The Rameswaram Temple or Ramanathaswamy Temple is a renowned Hindu temple dedicated to the god Shiva. The temple attracts millions of devotees and pilgrims every year from all across the world and is of immense importance to Hindus.
Rameswaram means “Lord of Rama” in Sanskrit and is considered one of the holiest places for Hindus in India. It is located on Rameswaram or Pamban island in Tamil Nadu and is about 40 kilometers from Mannar Island, Sri Lanka
Significance of the Temple
The Rameswaram temple is one of the ‘Char Dham’ four pilgrimage sites every Hindu should visit during their lifetime as defined by Adi Shankaracharya. These four pilgrimage sites are located across the four corners of India: the Badrinath temple in the north, the Jagannath Temple at Puri in the east, the Dwarakadheesh Temple at Dwarka in the west, and the Ramanathaswamy Temple at Rameswaram in the south.
The Char Dham pilgrimage traditionally starts from the eastern end of Puri and proceeds in a clockwise direction, as followed for circumambulation in Hindu temples.
Ramanathaswamy Temple is also among the 275 Paadal Petra Sthalams in India, the places where Nayanars, revered Saivite saints like Appar, Sundarar and Tirugnana Sambandar sang hymns and songs of Shiva.
The Rameswaram temple is also counted amongst the 12 sacred Jyotirlingas of Lord Shiva.
According to the Hindu epic Ramayana, Lord Ram prayed to Lord Shiva here to absolve his sins of killing the demon-king Ravana who was also a Brahmin and a great scholar.
The temple has two lingams, Ramalingam the one built with sand by Devi Sita herself and worshipped by Lord Ram, and Viswalingam the one brought by Lord Hanuman from Kailasha.

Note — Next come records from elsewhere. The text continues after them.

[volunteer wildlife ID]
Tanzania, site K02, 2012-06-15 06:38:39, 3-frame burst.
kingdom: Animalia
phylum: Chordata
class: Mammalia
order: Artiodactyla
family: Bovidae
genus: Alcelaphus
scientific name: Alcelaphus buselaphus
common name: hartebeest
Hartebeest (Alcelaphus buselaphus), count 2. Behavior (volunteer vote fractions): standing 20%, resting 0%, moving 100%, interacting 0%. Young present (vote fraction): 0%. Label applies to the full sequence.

Read More: 22 Incredible Ancient Temples In India
History of Rameswaram Temple
The construction of the temple has been contributed by several rulers over the centuries. The Pandya dynasty in the 12 century made expansions of the temple. The construction of the temple is said to be sanctioned by King Kizhavan Sethupathi or Raghunatha Kilavan.
The Jaffna kings of the Pandya Dynasty, King Jeyaveera Cinkaiariyan, and his successor Gunaveera Cinkaiariyan are some of the notable contributors to the construction of the temple.
The present structure of the temple is believed to have been built in the 17th century. The pride of place in the establishment of the Temple goes to the Setupatis of Ramanathapuram.
The Ramanathaswamy Temple was constructed in the Dravidian style of architecture. The temple is enclosed by a tall compound wall (madil) on all sides and is made of limestone and granite.
The wall measures approximately 865 feet from east to west and 657 feet from north to south. The Gopurams (towers), enhance the eastern and western entrances, while finished gate towers grace the northern and southern entrances.
The temple premises have 22 tirthas (holy water bodies) where devotees take holy dips. Bathing in these Tīrthas is a major aspect of the pilgrimage to Rameswaram and is considered equivalent to penance.
The Rameswaram temple has a long set of corridors and the total length of these corridors is thus 3850 feet. The outer corridor of the temple is lined with 1212 carved pillars each with a height of 30 feet and unique compositions.
There are five main halls in the temple premises, namely- Sukravara Mandapam, Anuppu Mandapam, Setupati Mandapam, Nandi Mandapam, and Kalyana Mandapam.
Temple Timings: 5:00 am to 1:00 pm and 3:00 pm to 9:00 pm.
How to Reach
Rameswaram is well connected by roads to other cities of Tamil Nadu. Regular buses ply from Chennai, Kanyakumari, Madurai, Trichy, and other cities to Rameswaram.
Trains from Chennai, Madurai, Coimbatore, Trichy, Thanjavur, Palakkad, and Bengaluru halt at the Rameswaram railway station.
Rameswaram does not have an airport, the nearest airport is Madurai from where taxis or cabs can be hired directly.
Facts about the Rameswaram Temple
- The Rameswaram temple has the longest corridor among all Hindu temples in India. It was built by King Muthuramalinga Sethupathiy.
- The third corridor of the temple has 1200 pillars standing all of which are 22 feet high.
- All the 22 tirthas in the temple premises have unique tastes, temperatures, and salinity.
- These tirthas are believed to have been dug by Lord Rama when he fired his arrows piercing the sand.